■ WHAT TO DO ■
For this exercise, write out only the lines of the entries below from the one with "United States, site lebec_CA-37." up to and including the one with "family: Cervidae", exactly as they are. Pictures stay out.

■ DATA PROVIDED ■
▬▬▬▬▬▬

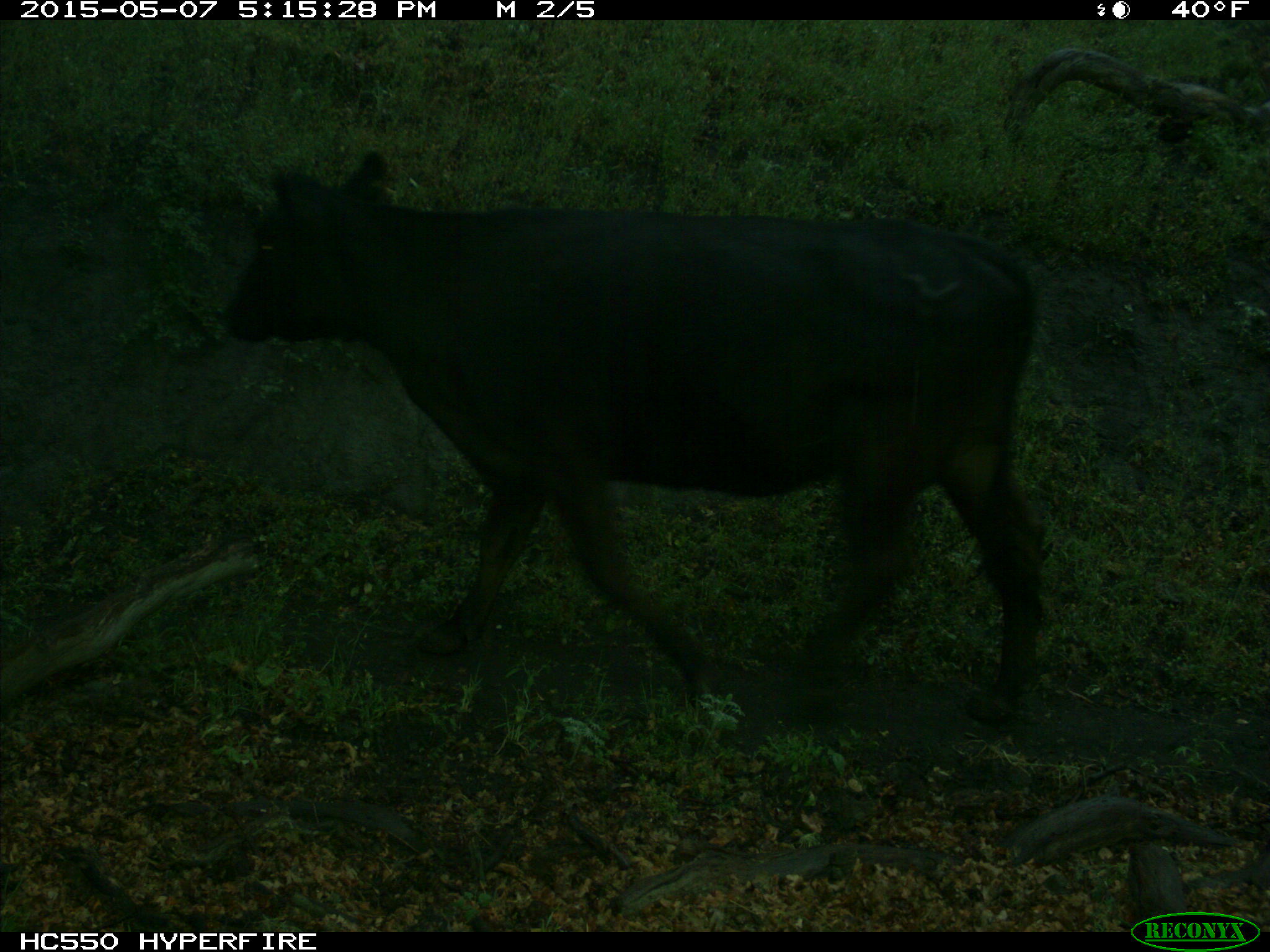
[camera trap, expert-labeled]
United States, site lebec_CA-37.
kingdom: Animalia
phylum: Chordata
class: Mammalia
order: Artiodactyla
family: Bovidae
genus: Bos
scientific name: Bos taurus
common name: domestic cow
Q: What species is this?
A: Bos taurus (domestic cow).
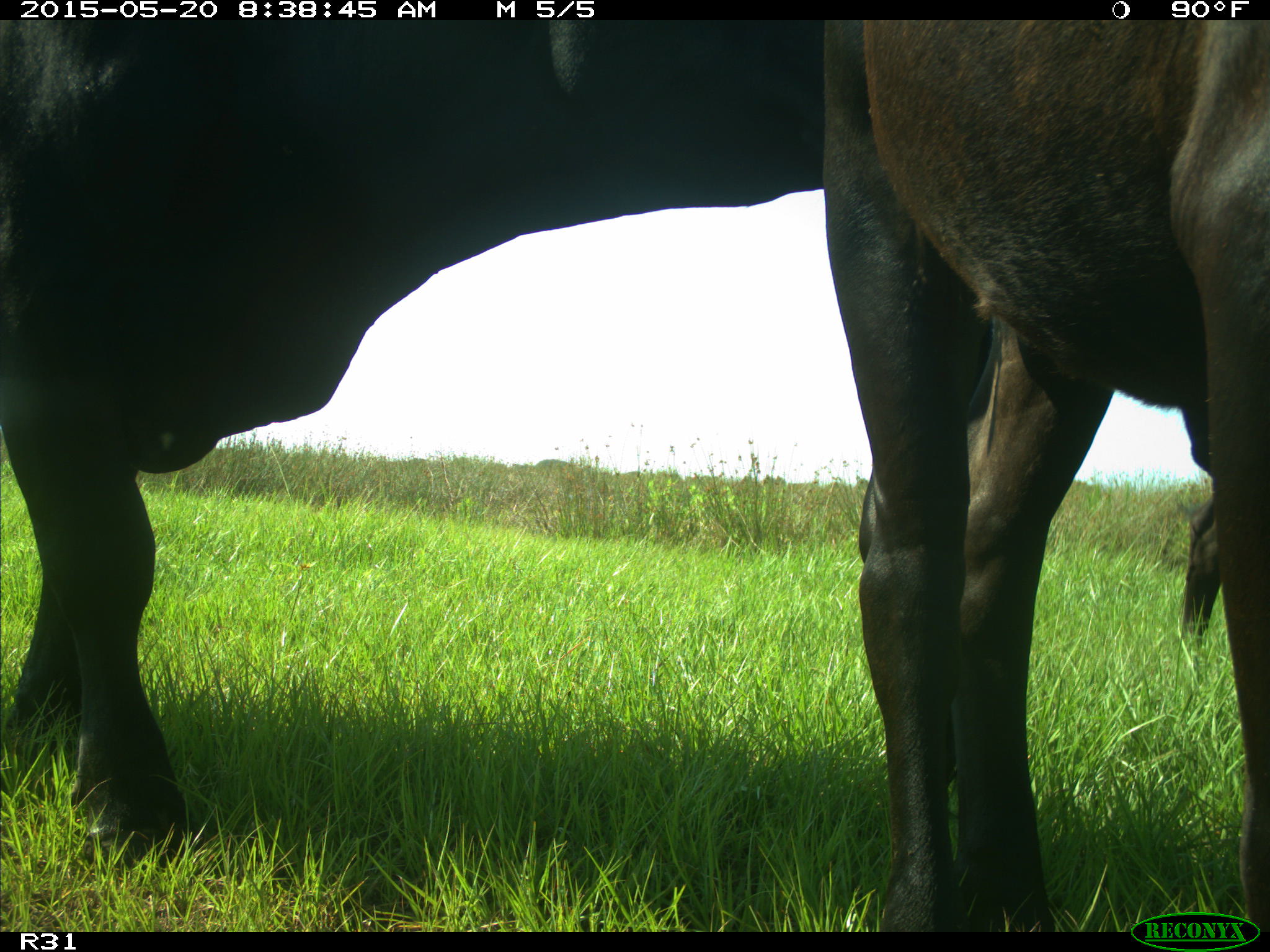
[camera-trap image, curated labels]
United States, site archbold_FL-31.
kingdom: Animalia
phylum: Chordata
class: Mammalia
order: Artiodactyla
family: Bovidae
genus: Bos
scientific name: Bos taurus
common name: domestic cow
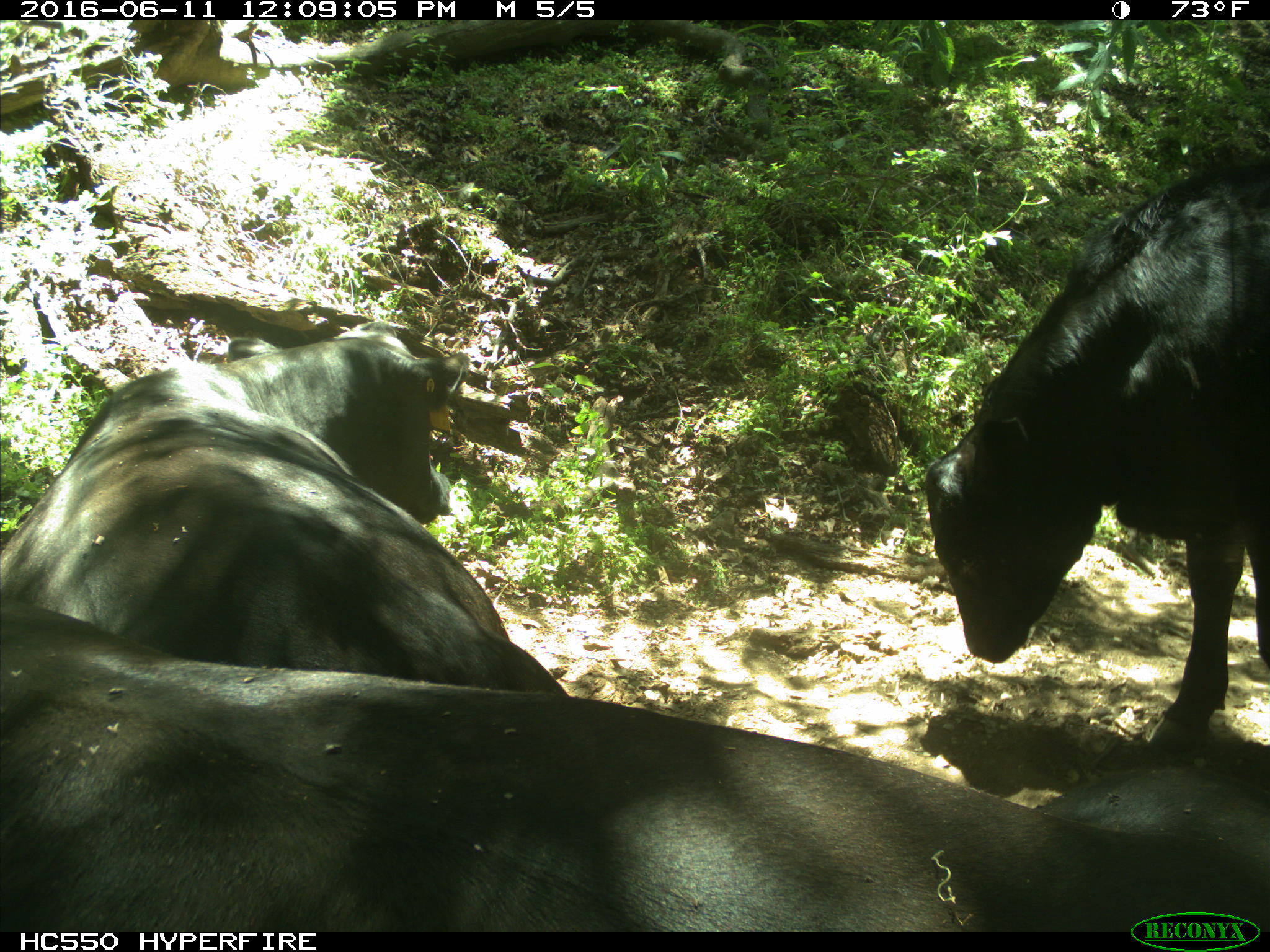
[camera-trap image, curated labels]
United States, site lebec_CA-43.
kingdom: Animalia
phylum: Chordata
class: Mammalia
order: Artiodactyla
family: Bovidae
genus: Bos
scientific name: Bos taurus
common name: domestic cow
Bos taurus (domestic cow).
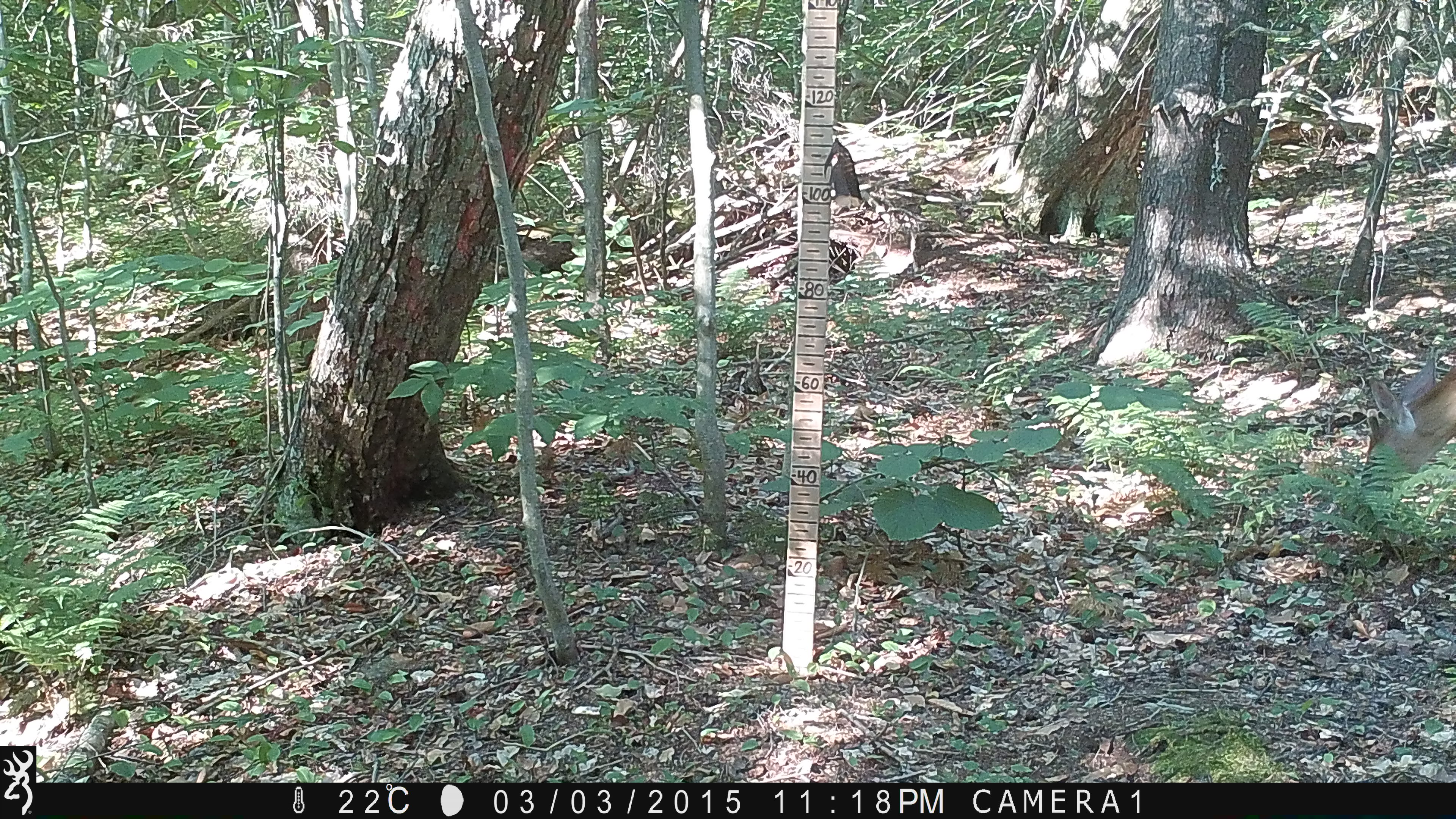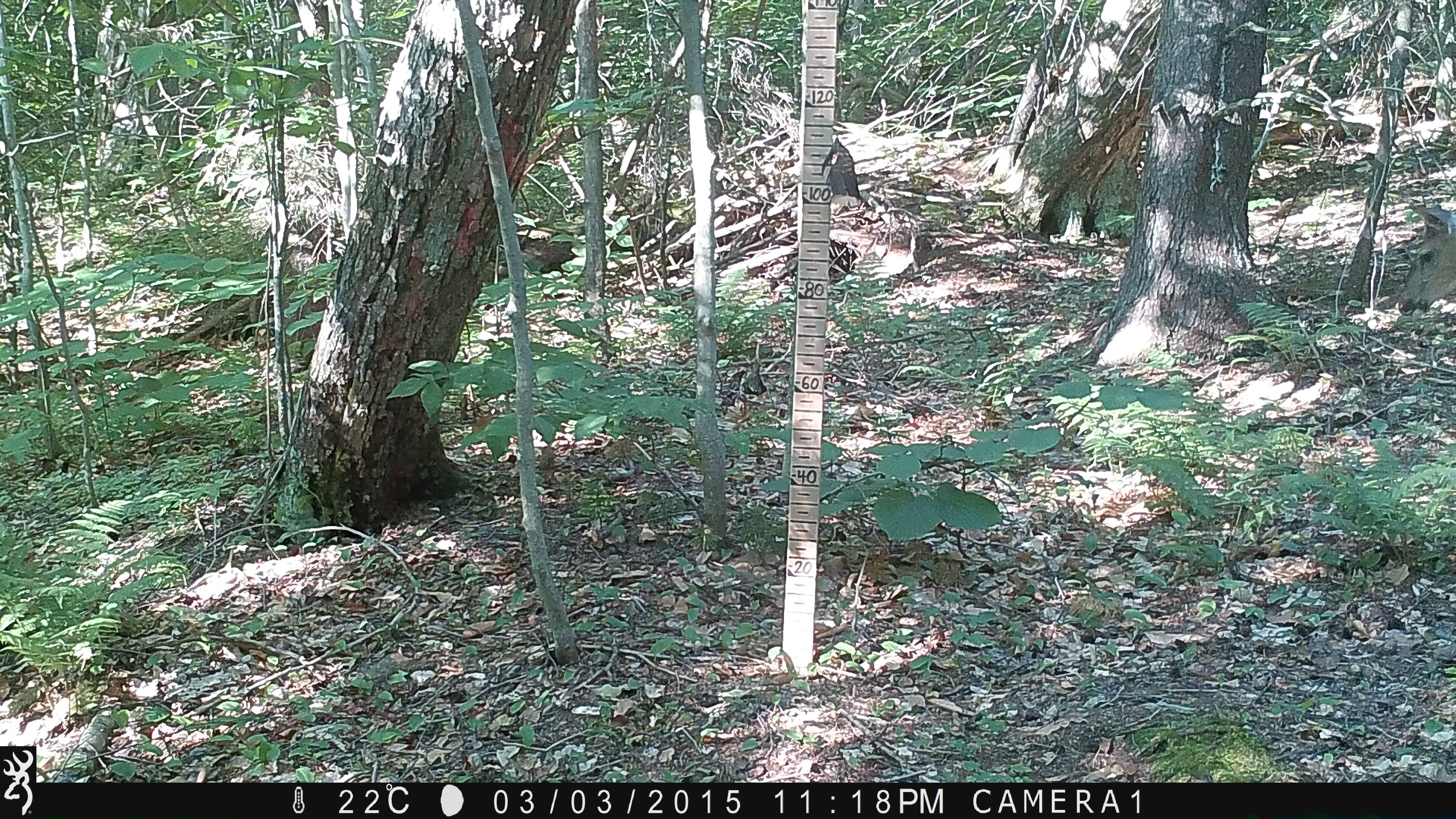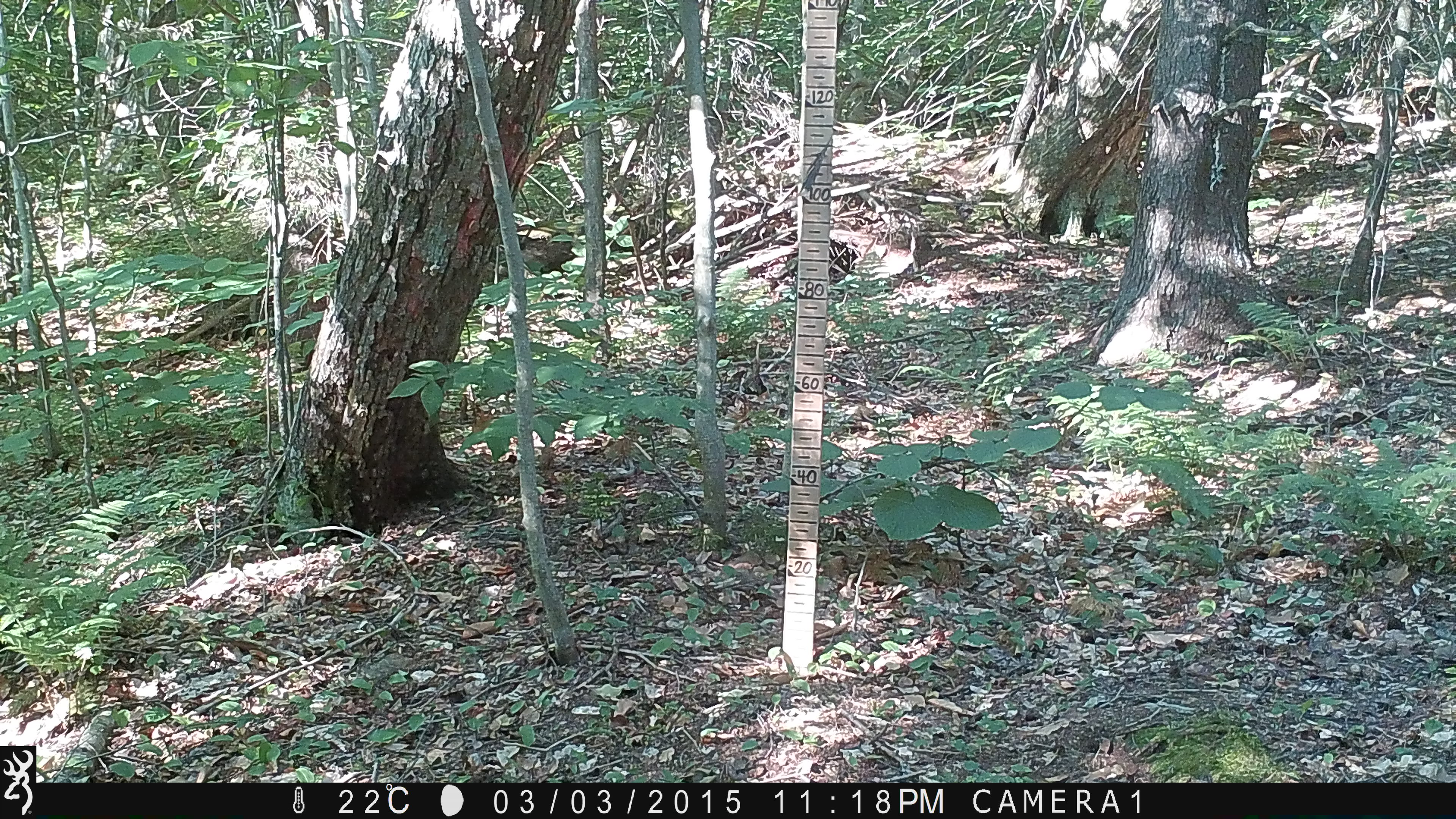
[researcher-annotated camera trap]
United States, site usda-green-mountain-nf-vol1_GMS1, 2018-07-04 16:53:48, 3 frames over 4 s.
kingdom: Animalia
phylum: Chordata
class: Mammalia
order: Artiodactyla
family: Cervidae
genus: Odocoileus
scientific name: Odocoileus virginianus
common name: white-tailed deer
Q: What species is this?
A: White-tailed deer (Odocoileus virginianus).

▬▬▬▬▬▬

■ WRITTEN RESPONSE ■
United States, site lebec_CA-37.
kingdom: Animalia
phylum: Chordata
class: Mammalia
order: Artiodactyla
family: Bovidae
genus: Bos
scientific name: Bos taurus
common name: domestic cow
Q: What species is this?
A: Bos taurus (domestic cow).
[camera-trap image, curated labels]
United States, site archbold_FL-31.
kingdom: Animalia
phylum: Chordata
class: Mammalia
order: Artiodactyla
family: Bovidae
genus: Bos
scientific name: Bos taurus
common name: domestic cow
[camera-trap image, curated labels]
United States, site lebec_CA-43.
kingdom: Animalia
phylum: Chordata
class: Mammalia
order: Artiodactyla
family: Bovidae
genus: Bos
scientific name: Bos taurus
common name: domestic cow
Bos taurus (domestic cow).
[researcher-annotated camera trap]
United States, site usda-green-mountain-nf-vol1_GMS1, 2018-07-04 16:53:48, 3 frames over 4 s.
kingdom: Animalia
phylum: Chordata
class: Mammalia
order: Artiodactyla
family: Cervidae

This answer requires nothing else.